Your goal —
Edit the lines below by replacing each "brown work jacket" with "tan work jacket" and keeping everything else the same. Leave the pictures out of your answer.
--- start of Items ---
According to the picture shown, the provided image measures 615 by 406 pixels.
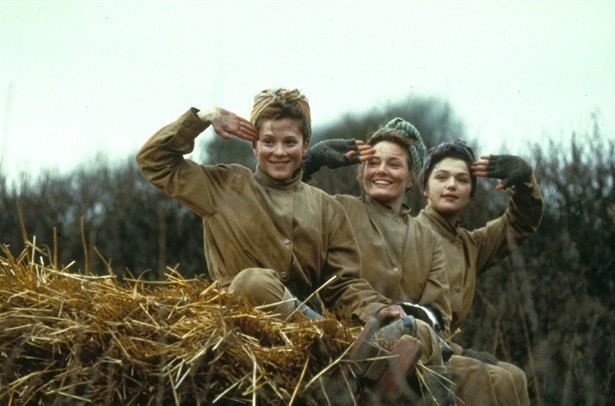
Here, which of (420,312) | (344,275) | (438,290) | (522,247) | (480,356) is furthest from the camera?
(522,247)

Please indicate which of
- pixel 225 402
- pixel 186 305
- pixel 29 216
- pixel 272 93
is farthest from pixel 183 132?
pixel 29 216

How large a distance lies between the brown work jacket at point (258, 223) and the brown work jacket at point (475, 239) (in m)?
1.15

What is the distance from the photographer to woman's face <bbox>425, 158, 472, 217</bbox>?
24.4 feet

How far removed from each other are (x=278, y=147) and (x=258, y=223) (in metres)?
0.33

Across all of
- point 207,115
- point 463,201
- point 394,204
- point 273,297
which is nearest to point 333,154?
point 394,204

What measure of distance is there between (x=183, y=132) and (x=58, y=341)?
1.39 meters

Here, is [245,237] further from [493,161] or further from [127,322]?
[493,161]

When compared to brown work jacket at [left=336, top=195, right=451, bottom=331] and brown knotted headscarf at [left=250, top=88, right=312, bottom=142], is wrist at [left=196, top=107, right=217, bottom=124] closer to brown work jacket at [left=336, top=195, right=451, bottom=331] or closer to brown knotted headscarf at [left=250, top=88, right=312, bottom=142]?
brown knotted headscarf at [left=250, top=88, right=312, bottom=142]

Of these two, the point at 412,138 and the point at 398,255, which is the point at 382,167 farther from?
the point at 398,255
--- end of Items ---
Response below —
According to the picture shown, the provided image measures 615 by 406 pixels.
Here, which of (420,312) | (344,275) | (438,290) | (522,247) | (480,356) is furthest from the camera?
(522,247)

Please indicate which of
- pixel 225 402
- pixel 186 305
- pixel 29 216
- pixel 272 93
is farthest from pixel 183 132?
pixel 29 216

How large a distance lies between the tan work jacket at point (258, 223) and the tan work jacket at point (475, 239) (in m)?
1.15

What is the distance from the photographer to woman's face <bbox>425, 158, 472, 217</bbox>?
24.4 feet

How far removed from each other are (x=278, y=147) and (x=258, y=223) (in metres)?
0.33

Across all of
- point 207,115
- point 463,201
- point 394,204
- point 273,297
which is nearest to point 333,154?
point 394,204

What measure of distance is there between (x=183, y=132) and (x=58, y=341)?
1.39 meters

Here, is [245,237] further from [493,161] or further from [127,322]?
[493,161]

When compared to tan work jacket at [left=336, top=195, right=451, bottom=331] and brown knotted headscarf at [left=250, top=88, right=312, bottom=142], is wrist at [left=196, top=107, right=217, bottom=124] closer to tan work jacket at [left=336, top=195, right=451, bottom=331] or closer to brown knotted headscarf at [left=250, top=88, right=312, bottom=142]?
brown knotted headscarf at [left=250, top=88, right=312, bottom=142]

Of these two, the point at 412,138 and the point at 398,255, which is the point at 382,167 farther from?
the point at 398,255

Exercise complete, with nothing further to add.